Passage provided:

------------

Python version of the exercise

The exercise: Polishing code

  1. Start up JupyterLab with running jupyter lab from your command line.
  2. Activate your conda environment using conda activate reproducible-python.
  3. Open up your notebook you made in the previous chapter make-heatmap.ipynb
  4. Work on organizing the code chunks and adding documentation to reflect the steps we’ve laid out in the previous section, you may want to work on this iteratively as we dive into the code.
  5. As you clean up the code, you should run and re-run chunks to see if they work as you expect. You will also want to refresh your environment to help you develop the code (sometimes older objectives stuck in your environment can inhibit your ability to troubleshoot). In Jupyter, you refresh your environment by using the refresh icon in the toolbar or by going to Restart Kernel.

Set the seed

Rationale: The clustering in the analysis involves some randomness. We need to set the seed!

Before:
Nothing! We didn’t set the seed before!

After: You can pick any number; doesn’t have to be 1234.

random.seed(1234)

------------

Written task A: List every command or line of code given in the polishing-code exercise.
Written task B: Revise the polishing-code exercise from "5. As you clean" up to and including "set the seed!", changing "environment" to "workspace".
Written task C: According to the polishing-code exercise, why does the seed need to be set?

Source records:
------------

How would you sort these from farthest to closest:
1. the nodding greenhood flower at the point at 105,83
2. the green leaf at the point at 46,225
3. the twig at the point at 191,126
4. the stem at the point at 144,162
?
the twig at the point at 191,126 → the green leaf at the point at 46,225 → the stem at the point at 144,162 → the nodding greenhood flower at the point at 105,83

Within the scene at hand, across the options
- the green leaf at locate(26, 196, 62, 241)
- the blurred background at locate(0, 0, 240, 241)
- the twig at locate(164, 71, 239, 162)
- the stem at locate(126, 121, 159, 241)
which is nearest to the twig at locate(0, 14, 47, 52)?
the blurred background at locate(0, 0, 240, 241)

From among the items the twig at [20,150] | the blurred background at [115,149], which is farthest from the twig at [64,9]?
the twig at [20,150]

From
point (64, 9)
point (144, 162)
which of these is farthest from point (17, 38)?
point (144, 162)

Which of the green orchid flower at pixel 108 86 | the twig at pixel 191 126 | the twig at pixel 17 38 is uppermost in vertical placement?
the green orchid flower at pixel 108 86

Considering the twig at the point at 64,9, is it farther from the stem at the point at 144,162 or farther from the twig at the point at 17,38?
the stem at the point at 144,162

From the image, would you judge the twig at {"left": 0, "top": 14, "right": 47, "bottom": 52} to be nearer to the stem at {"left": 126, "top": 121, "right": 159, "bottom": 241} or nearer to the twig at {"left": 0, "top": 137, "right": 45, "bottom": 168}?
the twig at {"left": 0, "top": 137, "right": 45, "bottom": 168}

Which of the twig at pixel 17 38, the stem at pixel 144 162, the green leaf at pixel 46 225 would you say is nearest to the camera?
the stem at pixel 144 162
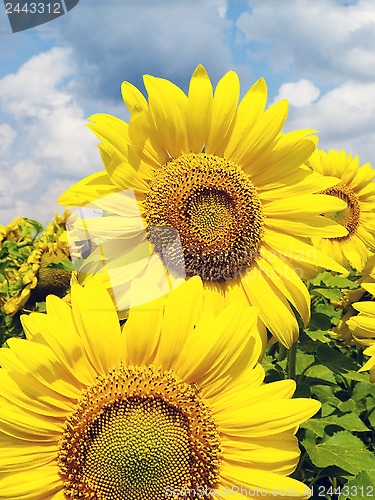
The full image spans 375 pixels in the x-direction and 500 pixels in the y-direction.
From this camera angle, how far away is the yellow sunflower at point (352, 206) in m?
5.88

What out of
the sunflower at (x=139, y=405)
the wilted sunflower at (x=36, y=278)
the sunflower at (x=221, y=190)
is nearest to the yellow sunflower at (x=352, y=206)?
the wilted sunflower at (x=36, y=278)

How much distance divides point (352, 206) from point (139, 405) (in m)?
4.79

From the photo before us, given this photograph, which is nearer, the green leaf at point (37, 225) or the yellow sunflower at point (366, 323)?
the yellow sunflower at point (366, 323)

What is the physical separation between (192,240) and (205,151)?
22.2 inches

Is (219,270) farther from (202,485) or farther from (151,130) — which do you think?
(202,485)

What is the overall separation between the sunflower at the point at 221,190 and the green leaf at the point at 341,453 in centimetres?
105

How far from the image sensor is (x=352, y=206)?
623 centimetres

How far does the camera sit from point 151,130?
2.66m

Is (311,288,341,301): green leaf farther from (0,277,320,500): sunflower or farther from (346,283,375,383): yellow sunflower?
(0,277,320,500): sunflower

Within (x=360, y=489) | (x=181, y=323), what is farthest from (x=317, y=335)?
(x=181, y=323)

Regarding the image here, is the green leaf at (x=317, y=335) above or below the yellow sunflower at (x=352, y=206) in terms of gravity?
below

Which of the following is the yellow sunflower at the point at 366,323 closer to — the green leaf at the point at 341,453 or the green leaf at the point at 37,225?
the green leaf at the point at 341,453

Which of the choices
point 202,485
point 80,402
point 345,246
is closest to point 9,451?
point 80,402

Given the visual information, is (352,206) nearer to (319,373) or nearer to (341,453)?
(319,373)
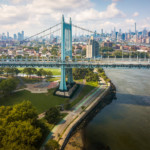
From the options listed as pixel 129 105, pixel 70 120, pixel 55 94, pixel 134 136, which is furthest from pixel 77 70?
pixel 134 136

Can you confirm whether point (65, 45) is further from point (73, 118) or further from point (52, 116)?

------------

Written solution A:
jupyter lab
conda activate reproducible-python
random.seed(1234)

Written solution B:
5. As you clean up the code, you should run and re-run chunks to see if they work as you expect. You will also want to refresh your workspace to help you develop the code (sometimes older objectives stuck in your workspace can inhibit your ability to troubleshoot). In Jupyter, you refresh your workspace by using the refresh icon in the toolbar or by going to Restart Kernel.

Set the seed

Rationale: The clustering in the analysis involves some randomness. We need to set the seed!

Written solution C: The clustering in the analysis involves some randomness.